▶ Given text:
Reasons to dust off your bicycle

For my last birthday- it was 3 months ago. You forgot my birthday. Let’s not discuss it.- I received a bicycle from my parents!

Initially, I was skeptical. Will I ride this thing? Do I remember how? Will the urbanites run me over with their cars? But, I got on that metal pony, nonetheless. And, let me tell you, I had such a good time! I could get from my apartment to the train station in 5 minutes rather than having to walk the distance. I am lazy, after all. Also, I could ride right past all the people who want to stop and chat. Peace out, big mouths! It’s so nice to be anti-social again….

Neighbourhoods are becoming more and more bike-friendly. With public bikes showing up all over the place now, there’s increasingly less reasons to drive. Everyone should learn how to ride a bike, even if you don’t do it all the time. It’s true what they say, learning to ride a bike is as easy as learning to tweeze a chin hair. You stare down what you want and you grab it! Once you’ve figured out the art, it never leaves. You may have to adjust to the feeling of a bicycle “saddle (that’s what the pros call it) on your buns, but once you’re up there, you just peddle and go! If this paragraph hasn’t convinced you yet, here are more reasons to get your bike chain revving….

Top Reasons to Bike

You bought a bike. Maybe it was an impulse buy, maybe your drug dealer stole a bike and has nowhere to store it. Whatever the reason, you now have a 40 lb. hunk of metal and wheels in your home, so you may as well give it a spin.

▶ The problem: Set down the bicycle post word for word, starting at "You bought a" and ending at "give it a spin.". Work from the bicycle post alone.

▶ Listing:
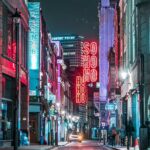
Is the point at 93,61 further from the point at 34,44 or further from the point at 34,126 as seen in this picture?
the point at 34,44

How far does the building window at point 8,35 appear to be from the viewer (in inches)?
2130

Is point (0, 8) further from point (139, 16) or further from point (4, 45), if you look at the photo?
point (139, 16)

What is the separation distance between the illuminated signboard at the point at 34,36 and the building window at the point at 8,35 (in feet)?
83.6

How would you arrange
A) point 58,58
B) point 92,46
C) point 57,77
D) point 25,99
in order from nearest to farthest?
1. point 25,99
2. point 57,77
3. point 58,58
4. point 92,46

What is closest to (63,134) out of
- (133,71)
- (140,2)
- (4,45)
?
(133,71)

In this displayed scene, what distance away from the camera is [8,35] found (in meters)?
56.0

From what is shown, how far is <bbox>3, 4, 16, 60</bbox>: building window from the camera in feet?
177

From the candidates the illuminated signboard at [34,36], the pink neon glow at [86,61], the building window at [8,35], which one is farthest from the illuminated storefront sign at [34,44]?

▶ Result:
You bought a bike. Maybe it was an impulse buy, maybe your drug dealer stole a bike and has nowhere to store it. Whatever the reason, you now have a 40 lb. hunk of metal and wheels in your home, so you may as well give it a spin.